Understanding knowledge-building curriculum
To help students make sense of what they’re reading, knowledge-building ELA curricula are intentionally designed to build a deep and wide knowledge base in the various fields of science, history, literature, and the arts, starting in kindergarten.
They are also designed around the essentials of sound reading instruction. Students must be powerful readers to become self-reliant knowledge-seekers throughout their lives!
Building knowledge of the world—even building knowledge of a topic—is a cumulative endeavor, with ever more sophisticated understanding growing over time as the result of multiple exposures to the content. Building knowledge is entirely different from activating knowledge; it starts where little is—and it must begin in the earliest grades.
US elementary schools spend very little time on science and social studies (between 1–2 hours per week each, according to multiple studies), so time spent in English language arts/literacy (between 10–15 hours per week) should coherently build knowledge while reading, writing, speaking, and listening are being mastered. Here, we explore K–8 programs that meet these objectives.
Characteristics of effective ELA instruction
Research tells us that the following ingredients are crucial in students’ ability and intrinsic desire to read well:
- Coherently building knowledge of words and the world.
- Teaching students to read through systematic foundational skills instruction until word recognition is automatic and students are fully fluent.
- Affording every student access to focused, close communal reading of content-rich complex texts.
The curricula spotlighted here meet all three crucial elements and empower students to become capable, effective, and motivated readers and writers.
Importantly, these curricula look and feel very different from traditional basal readers and popular “balanced literacy” programs, which encourage many practices that have largely been discredited by research.
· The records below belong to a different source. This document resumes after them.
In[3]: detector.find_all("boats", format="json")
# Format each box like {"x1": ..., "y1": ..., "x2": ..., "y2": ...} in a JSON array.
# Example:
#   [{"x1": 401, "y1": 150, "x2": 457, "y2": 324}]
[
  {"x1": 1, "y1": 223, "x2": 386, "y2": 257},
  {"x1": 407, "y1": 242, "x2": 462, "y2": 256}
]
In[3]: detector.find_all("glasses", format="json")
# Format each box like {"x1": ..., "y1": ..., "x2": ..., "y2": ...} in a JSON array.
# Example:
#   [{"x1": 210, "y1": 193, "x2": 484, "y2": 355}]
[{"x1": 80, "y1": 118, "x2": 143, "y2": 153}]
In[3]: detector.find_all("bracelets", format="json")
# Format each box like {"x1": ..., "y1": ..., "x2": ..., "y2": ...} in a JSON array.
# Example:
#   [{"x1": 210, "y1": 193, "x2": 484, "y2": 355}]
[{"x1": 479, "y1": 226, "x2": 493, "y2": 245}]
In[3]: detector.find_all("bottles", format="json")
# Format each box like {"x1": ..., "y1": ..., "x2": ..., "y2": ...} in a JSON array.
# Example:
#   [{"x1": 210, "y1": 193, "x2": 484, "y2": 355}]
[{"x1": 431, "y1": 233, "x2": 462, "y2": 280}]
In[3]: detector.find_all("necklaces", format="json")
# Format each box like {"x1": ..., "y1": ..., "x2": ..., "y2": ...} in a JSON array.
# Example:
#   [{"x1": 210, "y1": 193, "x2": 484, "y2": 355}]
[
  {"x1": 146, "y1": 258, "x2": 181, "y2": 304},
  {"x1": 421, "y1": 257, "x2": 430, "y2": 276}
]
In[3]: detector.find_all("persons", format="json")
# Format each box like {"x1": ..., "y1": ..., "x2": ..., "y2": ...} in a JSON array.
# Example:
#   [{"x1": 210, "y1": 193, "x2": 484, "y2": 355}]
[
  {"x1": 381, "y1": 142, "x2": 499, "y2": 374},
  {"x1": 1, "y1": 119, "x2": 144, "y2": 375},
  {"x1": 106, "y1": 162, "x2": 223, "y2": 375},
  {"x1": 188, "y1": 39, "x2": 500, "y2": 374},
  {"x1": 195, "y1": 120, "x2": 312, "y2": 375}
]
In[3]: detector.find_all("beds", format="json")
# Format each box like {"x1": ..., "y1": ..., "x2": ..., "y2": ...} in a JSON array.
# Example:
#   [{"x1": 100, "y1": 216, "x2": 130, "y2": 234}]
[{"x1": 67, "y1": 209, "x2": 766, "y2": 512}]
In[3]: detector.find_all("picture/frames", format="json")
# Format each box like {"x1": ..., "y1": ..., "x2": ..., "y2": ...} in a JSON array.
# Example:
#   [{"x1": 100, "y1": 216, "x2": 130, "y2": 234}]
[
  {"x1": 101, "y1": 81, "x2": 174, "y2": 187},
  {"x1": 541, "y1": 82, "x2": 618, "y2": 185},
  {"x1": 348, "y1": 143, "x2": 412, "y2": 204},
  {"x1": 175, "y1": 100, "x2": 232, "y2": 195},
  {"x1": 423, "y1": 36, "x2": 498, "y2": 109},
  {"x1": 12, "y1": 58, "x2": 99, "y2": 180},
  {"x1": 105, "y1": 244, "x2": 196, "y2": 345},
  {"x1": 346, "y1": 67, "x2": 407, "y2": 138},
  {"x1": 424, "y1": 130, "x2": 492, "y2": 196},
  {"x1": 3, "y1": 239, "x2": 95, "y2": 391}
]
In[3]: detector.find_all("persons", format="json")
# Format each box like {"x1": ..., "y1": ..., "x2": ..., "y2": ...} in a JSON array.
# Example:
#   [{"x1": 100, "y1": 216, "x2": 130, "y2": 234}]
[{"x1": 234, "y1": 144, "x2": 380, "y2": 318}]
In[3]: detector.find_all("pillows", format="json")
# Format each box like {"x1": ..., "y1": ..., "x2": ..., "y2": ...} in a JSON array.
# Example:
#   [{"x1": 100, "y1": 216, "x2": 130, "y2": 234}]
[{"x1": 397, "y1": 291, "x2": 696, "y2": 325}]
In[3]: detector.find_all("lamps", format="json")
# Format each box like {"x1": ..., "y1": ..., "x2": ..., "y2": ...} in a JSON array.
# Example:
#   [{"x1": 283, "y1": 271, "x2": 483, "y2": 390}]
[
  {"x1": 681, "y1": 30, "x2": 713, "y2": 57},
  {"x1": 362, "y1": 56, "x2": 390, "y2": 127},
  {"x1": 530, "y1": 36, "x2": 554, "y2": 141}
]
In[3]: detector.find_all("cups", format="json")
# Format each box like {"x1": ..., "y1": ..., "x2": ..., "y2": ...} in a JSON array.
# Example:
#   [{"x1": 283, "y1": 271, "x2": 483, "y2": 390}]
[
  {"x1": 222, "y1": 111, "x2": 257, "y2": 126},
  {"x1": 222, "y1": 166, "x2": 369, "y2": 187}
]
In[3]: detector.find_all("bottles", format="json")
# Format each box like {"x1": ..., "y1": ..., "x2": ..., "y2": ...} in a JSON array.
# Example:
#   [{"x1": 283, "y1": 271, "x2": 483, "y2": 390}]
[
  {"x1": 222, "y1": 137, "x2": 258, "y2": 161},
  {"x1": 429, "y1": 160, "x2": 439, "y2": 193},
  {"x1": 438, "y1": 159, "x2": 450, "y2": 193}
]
In addition to taking a haphazard approach to building content knowledge, such programs generally focus lessons on single skills (like “find the main idea” or “draw inferences”) or isolated standards. They typically embrace a leveled reader approach that denies many students access to rigorous texts. Finally, the sheer bulk and bloat (“kitchen sink” approach) of every basal program examined dilutes any individual strengths it may contain.
Read more about the issues with commonly-used ELA curricula.
ELA programs that excel in building knowledge
In our estimation, six English language arts curricula currently meet the criteria for knowledge-building detailed here. (We know of at least one more on the horizon.)
While these curricula share common virtues and are all solidly grounded in what matters most for literacy, each has a unique and compelling identity. They present students with substantive, rich content and lack “fluff.” They support access for all students. They motivate and engage students through their content and design. They help all students achieve at high levels. And teachers get ever better at their craft by using them.
Learn what characterizes each curriculum – and gives all of these materials an advantage over programs that are organized around strategies and skills.
We have also visited districts using Guidebooks, a curriculum designed by the state of Louisiana. It is currently being revised, and we expect to share details about it following the revision. We will continue to feature other knowledge-building ELA curricula as they are developed.